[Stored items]
—————

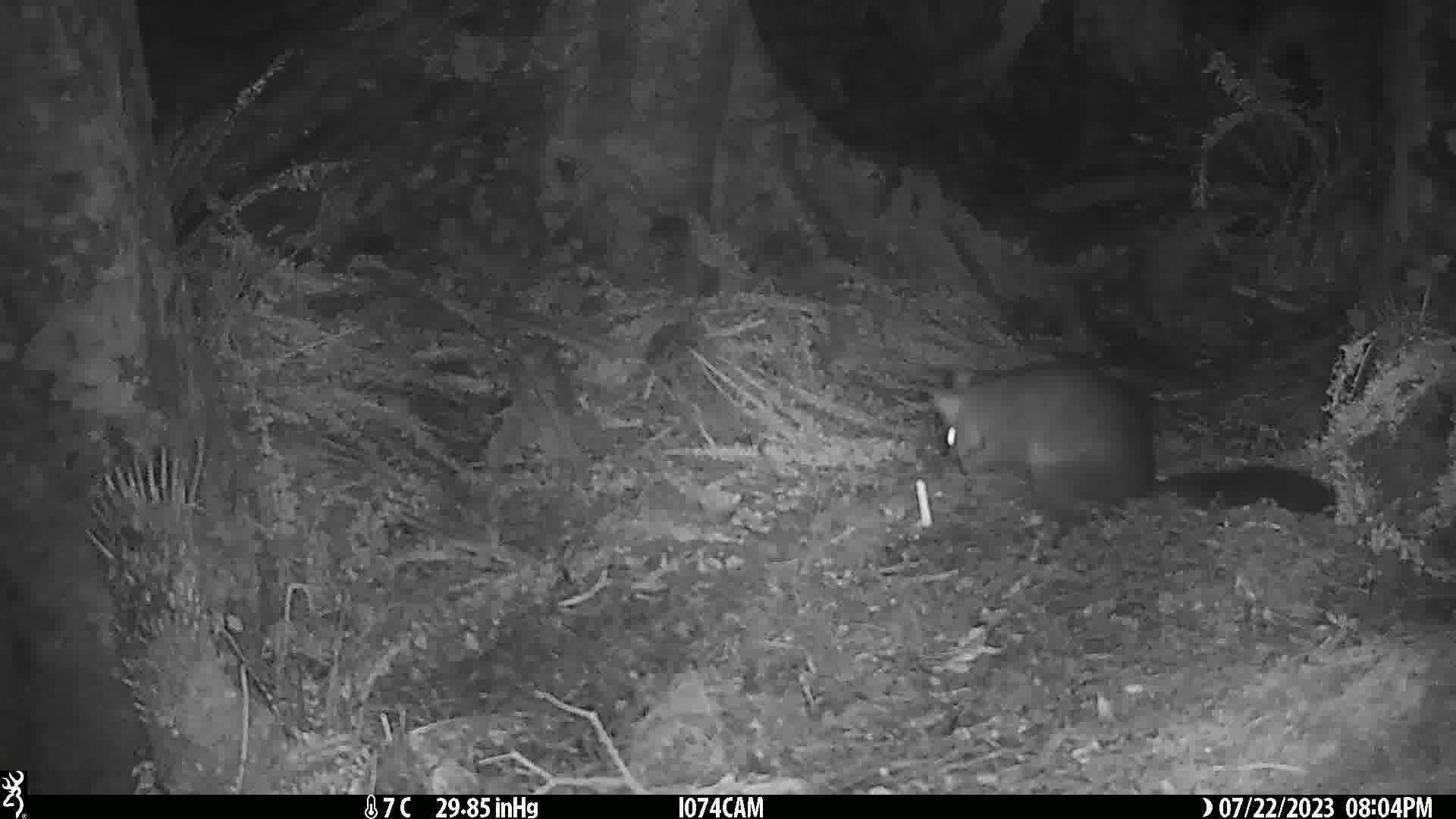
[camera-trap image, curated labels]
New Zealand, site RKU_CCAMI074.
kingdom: Animalia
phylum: Chordata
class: Mammalia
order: Diprotodontia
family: Phalangeridae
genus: Trichosurus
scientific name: Trichosurus vulpecula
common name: common brushtail possum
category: possum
Possum (common brushtail possum) (Trichosurus vulpecula).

—————

Beginning with the line that contains "class: Mammalia", quote each line exactly through the last line of the entries above, and nothing beyond them.

## RESPONSE BOX
class: Mammalia
order: Diprotodontia
family: Phalangeridae
genus: Trichosurus
scientific name: Trichosurus vulpecula
common name: common brushtail possum
category: possum
Possum (common brushtail possum) (Trichosurus vulpecula).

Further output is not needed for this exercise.